I’d like to isolate an area I believe Wasps are struggling in.

We have a lot of players returning from injury. And the fans, the players and the coaching staff are really happy to see some quality players return.
However, things have become very disjointed.

And one particular area I’ve noticed is the clear out.
It takes huge amounts of technique, energy and fitness to get it right, time after time.
And I don’t think our returning players have the necessary fitness skills yet. And quite a few of our backs are too lightweight to make any difference at the clear out too.
It’s a problem area for us.

There are certain players in most top sides who you would tell to not carry the ball and to just be prepared to clear out rucks to keep the ball speed up.
With quick ball, darting runs….and excellent clear out skills, Wasps can be lethal.
But recently, it’s not until teams become really tired in the last ten minutes, that Wasps are creating those holes.

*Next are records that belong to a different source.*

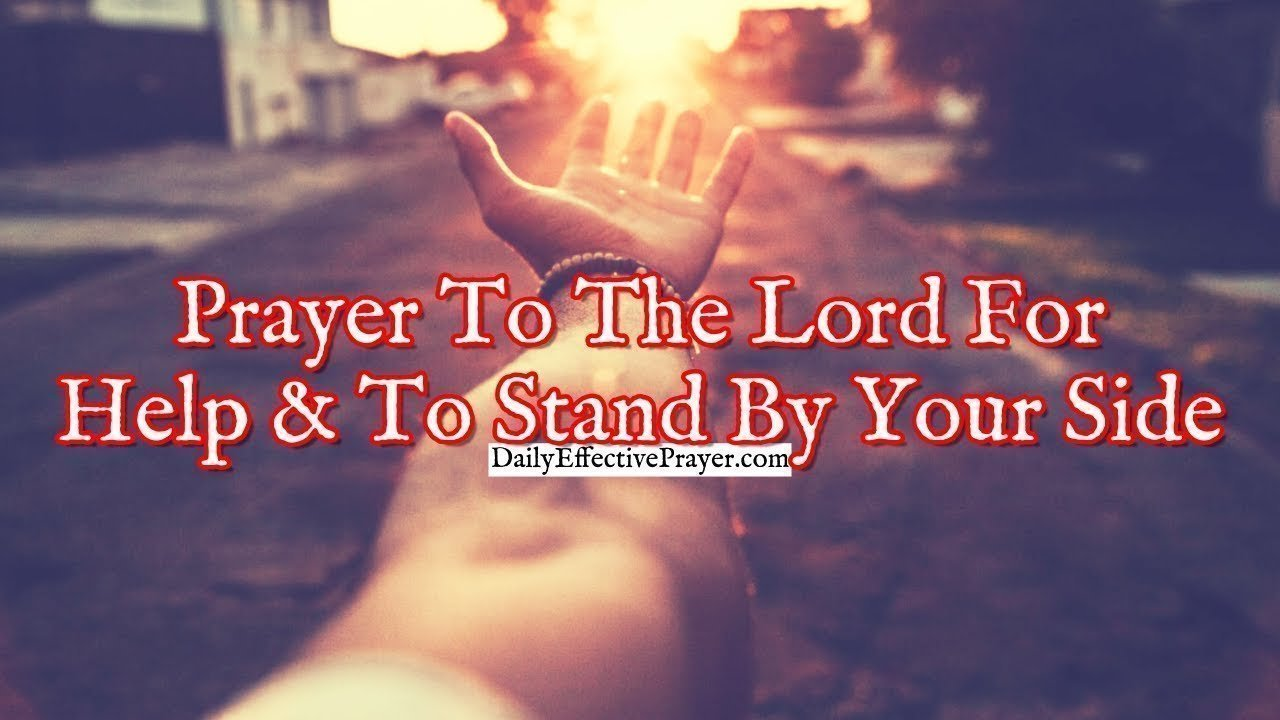 Pray this when you need the Lord's help.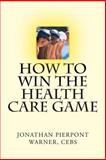 How to Win the Health Care Game, Jonathan Warner, 0615832369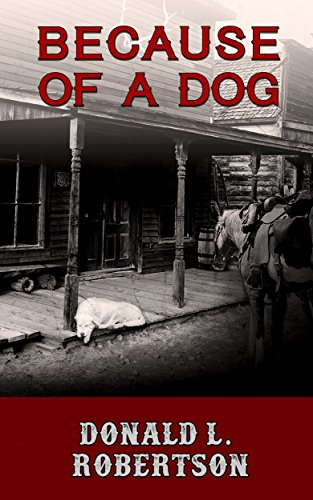 Because of a Dog: A Western Novella by Donald L. Robertson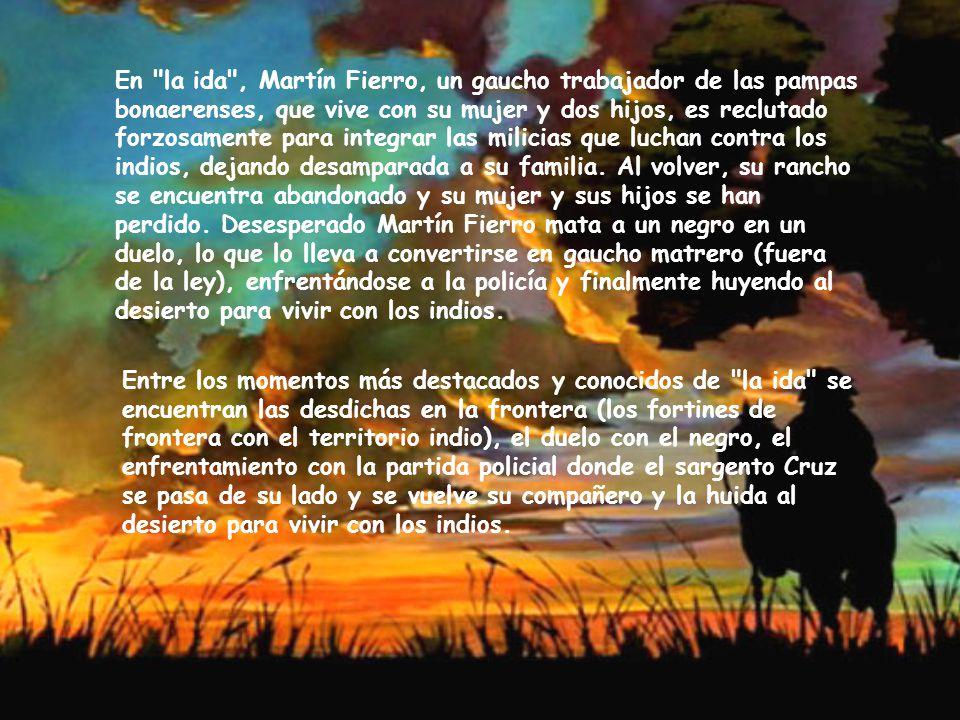 En la ida , Martín Fierro, un gaucho trabajador de las pampas bonaerenses, que vive con su mujer y dos hijos, es reclutado forzosamente para integrar las milicias que luchan contra los indios, dejando desamparada a su familia. Al volver, su rancho se encuentra abandonado y su mujer y sus hijos se han perdido. Desesperado Martín Fierro mata a un negro en un duelo, lo que lo lleva a convertirse en gaucho matrero (fuera de la ley), enfrentándose a la policía y finalmente huyendo al desierto para vivir con los indios.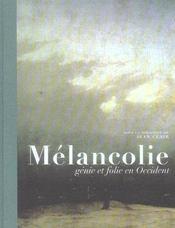 Melancolie genie et folie en occident - [exposition], galeries nationales du grand palais, paris, 10 - Intérieur - Format classique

Many times our attack broke down last night because our clear out technique was poor.
It just shows the level at which Shields and Young played at.
And it also reveals the lack of true rugby fitness from returning injuries Wasps players. Launchbury included.
They’re not up to speed yet (and probably the reason released by England).

Anyway…that would be my work-on for this week.
To function we need quick ball.
To do that, we need better fitness, strategy and technique in the clear out.


I agree with this but I also think our attack play doesn’t help the clear out.

At times our attack play looks erratic and a bit aimless, lots of one off runners running awaiting from support play and isolating themselves meaning support can’t get to them quick enough to clear out. A few times last night we had players running in to heavy traffic away from all the support and getting turned over.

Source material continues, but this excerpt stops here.